Required action: Repeat the data below word for word.

++++ Supplied data ++++

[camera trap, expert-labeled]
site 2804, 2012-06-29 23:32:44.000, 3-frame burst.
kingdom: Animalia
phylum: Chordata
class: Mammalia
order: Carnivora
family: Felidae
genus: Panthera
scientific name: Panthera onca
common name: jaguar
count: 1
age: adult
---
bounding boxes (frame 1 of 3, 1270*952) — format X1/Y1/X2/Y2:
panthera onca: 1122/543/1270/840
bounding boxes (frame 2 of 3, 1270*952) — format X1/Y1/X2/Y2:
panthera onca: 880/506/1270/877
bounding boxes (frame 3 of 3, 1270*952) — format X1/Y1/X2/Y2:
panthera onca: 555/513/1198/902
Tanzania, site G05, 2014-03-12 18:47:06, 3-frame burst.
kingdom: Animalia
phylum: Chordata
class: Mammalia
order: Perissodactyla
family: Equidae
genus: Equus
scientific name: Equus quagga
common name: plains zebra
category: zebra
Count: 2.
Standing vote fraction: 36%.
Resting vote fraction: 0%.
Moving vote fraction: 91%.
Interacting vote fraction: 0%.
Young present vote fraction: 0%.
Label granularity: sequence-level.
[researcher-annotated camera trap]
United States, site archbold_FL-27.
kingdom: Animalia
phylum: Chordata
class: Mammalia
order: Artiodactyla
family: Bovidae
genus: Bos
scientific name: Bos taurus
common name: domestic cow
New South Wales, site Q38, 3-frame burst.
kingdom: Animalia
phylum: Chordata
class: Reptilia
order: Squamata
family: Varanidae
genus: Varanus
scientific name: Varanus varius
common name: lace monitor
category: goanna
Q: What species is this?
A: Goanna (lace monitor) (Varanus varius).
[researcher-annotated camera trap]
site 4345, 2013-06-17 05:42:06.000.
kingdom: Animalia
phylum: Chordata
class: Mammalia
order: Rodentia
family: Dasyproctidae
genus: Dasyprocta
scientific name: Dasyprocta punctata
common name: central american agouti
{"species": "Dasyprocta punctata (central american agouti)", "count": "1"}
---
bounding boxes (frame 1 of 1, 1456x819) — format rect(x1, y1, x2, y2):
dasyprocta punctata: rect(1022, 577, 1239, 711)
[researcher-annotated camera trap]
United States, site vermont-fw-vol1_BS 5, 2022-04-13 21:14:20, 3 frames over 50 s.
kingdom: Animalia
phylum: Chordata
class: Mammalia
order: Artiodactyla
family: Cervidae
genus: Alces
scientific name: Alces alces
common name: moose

++++

Output for this exercise:
[camera trap, expert-labeled]
site 2804, 2012-06-29 23:32:44.000, 3-frame burst.
kingdom: Animalia
phylum: Chordata
class: Mammalia
order: Carnivora
family: Felidae
genus: Panthera
scientific name: Panthera onca
common name: jaguar
count: 1
age: adult
---
bounding boxes (frame 1 of 3, 1270*952) — format X1/Y1/X2/Y2:
panthera onca: 1122/543/1270/840
bounding boxes (frame 2 of 3, 1270*952) — format X1/Y1/X2/Y2:
panthera onca: 880/506/1270/877
bounding boxes (frame 3 of 3, 1270*952) — format X1/Y1/X2/Y2:
panthera onca: 555/513/1198/902
Tanzania, site G05, 2014-03-12 18:47:06, 3-frame burst.
kingdom: Animalia
phylum: Chordata
class: Mammalia
order: Perissodactyla
family: Equidae
genus: Equus
scientific name: Equus quagga
common name: plains zebra
category: zebra
Count: 2.
Standing vote fraction: 36%.
Resting vote fraction: 0%.
Moving vote fraction: 91%.
Interacting vote fraction: 0%.
Young present vote fraction: 0%.
Label granularity: sequence-level.
[researcher-annotated camera trap]
United States, site archbold_FL-27.
kingdom: Animalia
phylum: Chordata
class: Mammalia
order: Artiodactyla
family: Bovidae
genus: Bos
scientific name: Bos taurus
common name: domestic cow
New South Wales, site Q38, 3-frame burst.
kingdom: Animalia
phylum: Chordata
class: Reptilia
order: Squamata
family: Varanidae
genus: Varanus
scientific name: Varanus varius
common name: lace monitor
category: goanna
Q: What species is this?
A: Goanna (lace monitor) (Varanus varius).
[researcher-annotated camera trap]
site 4345, 2013-06-17 05:42:06.000.
kingdom: Animalia
phylum: Chordata
class: Mammalia
order: Rodentia
family: Dasyproctidae
genus: Dasyprocta
scientific name: Dasyprocta punctata
common name: central american agouti
{"species": "Dasyprocta punctata (central american agouti)", "count": "1"}
---
bounding boxes (frame 1 of 1, 1456x819) — format rect(x1, y1, x2, y2):
dasyprocta punctata: rect(1022, 577, 1239, 711)
[researcher-annotated camera trap]
United States, site vermont-fw-vol1_BS 5, 2022-04-13 21:14:20, 3 frames over 50 s.
kingdom: Animalia
phylum: Chordata
class: Mammalia
order: Artiodactyla
family: Cervidae
genus: Alces
scientific name: Alces alces
common name: moose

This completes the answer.